Auf der anderen Seite findet sich im frühen Film und im späteren Spielfilm neben diesen extremen Rassismen auch eine ständige Faszination mit dem „fernen Osten“. Dieser wurde teilweise zum Sehnsuchtsort und Projektionsfläche für romantische Vorstellungen der Vormoderne und damit als klassisches Gegenbild zum aufgeklärten und industrialisierten Westen dargestellt. Der damalige amerikanische Orientalismus war, ähnlich dem europäischen, sowohl von Angst als auch von Faszination geprägt. Beides trug zum „Othering“ chinesischer Menschen bei.

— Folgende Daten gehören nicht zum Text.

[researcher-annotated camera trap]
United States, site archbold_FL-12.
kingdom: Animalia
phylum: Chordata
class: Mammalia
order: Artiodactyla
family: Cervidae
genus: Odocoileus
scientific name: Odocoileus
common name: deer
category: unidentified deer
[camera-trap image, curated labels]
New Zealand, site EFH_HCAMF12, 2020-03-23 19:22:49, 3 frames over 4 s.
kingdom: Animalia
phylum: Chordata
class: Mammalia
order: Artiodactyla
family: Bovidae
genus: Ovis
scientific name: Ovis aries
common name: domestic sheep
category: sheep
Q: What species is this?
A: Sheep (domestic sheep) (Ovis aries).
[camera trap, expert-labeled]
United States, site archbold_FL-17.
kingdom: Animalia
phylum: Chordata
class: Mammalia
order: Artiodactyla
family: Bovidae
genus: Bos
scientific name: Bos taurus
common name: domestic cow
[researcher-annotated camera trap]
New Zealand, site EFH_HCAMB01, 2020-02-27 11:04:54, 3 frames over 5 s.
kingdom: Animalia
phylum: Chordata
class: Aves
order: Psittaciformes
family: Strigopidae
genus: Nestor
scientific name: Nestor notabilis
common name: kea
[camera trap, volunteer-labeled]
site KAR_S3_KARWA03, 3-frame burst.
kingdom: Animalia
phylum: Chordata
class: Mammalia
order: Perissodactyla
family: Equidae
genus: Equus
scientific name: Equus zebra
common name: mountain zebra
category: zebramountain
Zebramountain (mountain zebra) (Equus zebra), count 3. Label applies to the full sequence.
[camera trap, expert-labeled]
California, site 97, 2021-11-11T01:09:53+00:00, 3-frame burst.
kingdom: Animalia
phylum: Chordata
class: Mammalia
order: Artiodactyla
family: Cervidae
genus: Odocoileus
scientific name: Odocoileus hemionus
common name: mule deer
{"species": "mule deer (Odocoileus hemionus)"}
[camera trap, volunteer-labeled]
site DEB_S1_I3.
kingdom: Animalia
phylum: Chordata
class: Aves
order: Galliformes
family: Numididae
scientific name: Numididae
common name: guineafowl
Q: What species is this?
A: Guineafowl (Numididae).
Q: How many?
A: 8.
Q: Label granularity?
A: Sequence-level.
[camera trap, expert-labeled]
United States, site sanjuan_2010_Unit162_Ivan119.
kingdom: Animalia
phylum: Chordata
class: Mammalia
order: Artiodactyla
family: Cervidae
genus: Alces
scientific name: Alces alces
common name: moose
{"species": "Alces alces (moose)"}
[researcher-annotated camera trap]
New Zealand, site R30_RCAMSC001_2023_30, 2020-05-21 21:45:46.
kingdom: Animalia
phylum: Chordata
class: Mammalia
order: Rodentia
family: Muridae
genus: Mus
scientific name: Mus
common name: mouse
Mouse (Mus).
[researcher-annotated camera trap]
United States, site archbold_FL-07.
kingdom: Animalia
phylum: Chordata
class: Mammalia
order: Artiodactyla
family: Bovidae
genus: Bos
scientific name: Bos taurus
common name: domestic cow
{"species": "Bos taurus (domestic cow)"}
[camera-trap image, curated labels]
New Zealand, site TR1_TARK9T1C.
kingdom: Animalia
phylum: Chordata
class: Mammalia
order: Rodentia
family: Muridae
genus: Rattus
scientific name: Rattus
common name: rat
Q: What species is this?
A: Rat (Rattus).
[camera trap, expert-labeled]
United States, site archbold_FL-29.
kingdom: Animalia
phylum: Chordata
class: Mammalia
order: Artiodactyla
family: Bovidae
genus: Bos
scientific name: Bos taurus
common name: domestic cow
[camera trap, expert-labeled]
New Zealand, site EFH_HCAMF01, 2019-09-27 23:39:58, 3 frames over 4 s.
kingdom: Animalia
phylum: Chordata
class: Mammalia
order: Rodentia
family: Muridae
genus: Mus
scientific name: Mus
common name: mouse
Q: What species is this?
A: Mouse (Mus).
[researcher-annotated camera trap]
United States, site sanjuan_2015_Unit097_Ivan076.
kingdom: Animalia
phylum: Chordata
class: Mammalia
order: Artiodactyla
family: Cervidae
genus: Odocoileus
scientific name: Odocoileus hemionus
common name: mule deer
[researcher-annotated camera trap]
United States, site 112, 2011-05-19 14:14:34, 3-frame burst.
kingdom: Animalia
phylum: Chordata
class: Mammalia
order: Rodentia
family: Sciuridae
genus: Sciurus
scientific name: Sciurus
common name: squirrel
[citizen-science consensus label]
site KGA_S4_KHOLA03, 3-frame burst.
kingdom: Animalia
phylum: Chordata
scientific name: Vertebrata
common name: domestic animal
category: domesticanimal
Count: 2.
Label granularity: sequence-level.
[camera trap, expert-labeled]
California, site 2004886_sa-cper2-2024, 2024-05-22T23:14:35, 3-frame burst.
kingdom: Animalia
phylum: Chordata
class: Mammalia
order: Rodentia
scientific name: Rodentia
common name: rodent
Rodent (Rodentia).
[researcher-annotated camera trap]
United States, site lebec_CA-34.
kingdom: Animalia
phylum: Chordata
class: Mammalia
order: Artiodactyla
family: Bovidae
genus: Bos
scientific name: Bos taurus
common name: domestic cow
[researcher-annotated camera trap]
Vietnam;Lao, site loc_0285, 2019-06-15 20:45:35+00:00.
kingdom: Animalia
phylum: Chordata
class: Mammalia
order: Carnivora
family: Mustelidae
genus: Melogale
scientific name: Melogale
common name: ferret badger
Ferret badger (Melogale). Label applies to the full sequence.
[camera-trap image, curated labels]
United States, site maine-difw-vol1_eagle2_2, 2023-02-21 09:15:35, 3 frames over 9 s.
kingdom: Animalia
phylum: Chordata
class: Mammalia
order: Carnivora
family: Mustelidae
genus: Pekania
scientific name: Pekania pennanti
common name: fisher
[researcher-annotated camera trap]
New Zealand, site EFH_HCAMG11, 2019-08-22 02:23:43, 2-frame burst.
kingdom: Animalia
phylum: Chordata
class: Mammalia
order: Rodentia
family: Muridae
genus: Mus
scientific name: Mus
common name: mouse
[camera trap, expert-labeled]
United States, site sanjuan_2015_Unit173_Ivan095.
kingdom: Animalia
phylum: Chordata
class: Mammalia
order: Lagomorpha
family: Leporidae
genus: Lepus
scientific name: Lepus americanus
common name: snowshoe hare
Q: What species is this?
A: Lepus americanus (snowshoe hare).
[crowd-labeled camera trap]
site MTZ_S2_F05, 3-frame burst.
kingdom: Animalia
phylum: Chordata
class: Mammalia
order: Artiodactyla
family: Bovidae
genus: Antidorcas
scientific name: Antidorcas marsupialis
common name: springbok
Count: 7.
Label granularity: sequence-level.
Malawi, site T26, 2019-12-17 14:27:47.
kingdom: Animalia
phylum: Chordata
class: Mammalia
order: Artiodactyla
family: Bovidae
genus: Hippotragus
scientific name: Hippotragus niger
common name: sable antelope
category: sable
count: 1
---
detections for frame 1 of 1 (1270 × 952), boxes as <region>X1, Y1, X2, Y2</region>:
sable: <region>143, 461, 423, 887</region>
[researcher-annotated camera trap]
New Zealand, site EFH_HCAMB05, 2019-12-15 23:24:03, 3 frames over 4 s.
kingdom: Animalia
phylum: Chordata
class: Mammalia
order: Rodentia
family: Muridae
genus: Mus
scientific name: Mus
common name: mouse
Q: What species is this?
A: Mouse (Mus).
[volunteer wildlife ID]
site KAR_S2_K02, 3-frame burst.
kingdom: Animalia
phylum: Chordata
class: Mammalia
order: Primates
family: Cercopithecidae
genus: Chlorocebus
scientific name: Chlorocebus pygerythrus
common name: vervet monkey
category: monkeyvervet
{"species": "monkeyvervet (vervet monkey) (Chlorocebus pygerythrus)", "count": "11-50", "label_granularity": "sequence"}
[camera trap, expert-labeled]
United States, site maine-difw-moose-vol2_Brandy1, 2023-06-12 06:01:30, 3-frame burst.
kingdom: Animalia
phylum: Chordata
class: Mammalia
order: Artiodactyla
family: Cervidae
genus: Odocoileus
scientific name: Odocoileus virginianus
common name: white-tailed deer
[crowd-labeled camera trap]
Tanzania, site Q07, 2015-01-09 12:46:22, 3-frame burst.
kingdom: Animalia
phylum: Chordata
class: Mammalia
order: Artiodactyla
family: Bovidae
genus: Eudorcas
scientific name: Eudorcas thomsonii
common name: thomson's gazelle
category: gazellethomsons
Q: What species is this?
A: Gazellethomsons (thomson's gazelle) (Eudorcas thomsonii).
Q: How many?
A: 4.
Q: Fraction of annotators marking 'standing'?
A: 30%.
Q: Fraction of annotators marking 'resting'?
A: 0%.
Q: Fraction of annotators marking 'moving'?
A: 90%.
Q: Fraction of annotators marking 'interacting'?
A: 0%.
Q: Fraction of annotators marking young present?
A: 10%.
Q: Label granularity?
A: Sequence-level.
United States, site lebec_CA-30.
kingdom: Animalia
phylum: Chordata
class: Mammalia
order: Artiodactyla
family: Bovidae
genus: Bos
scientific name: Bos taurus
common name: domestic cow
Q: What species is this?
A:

Diese Gemengelage fand ich erstaunlich und ich wollte ihr im damals relativ neuen Medium Film nachgehen. Da die chinesische Exklusion und auch der Yellow Peril Diskurs zu einer Zeit wirkmächtig waren, in der visuelle Medien, insbesondere der Spielfilm, zur wichtigsten Unterhaltungsform wurden, wollte ich untersuchen, wie Filme die Präsenz „des Anderen“ innerhalb der USA thematisierten.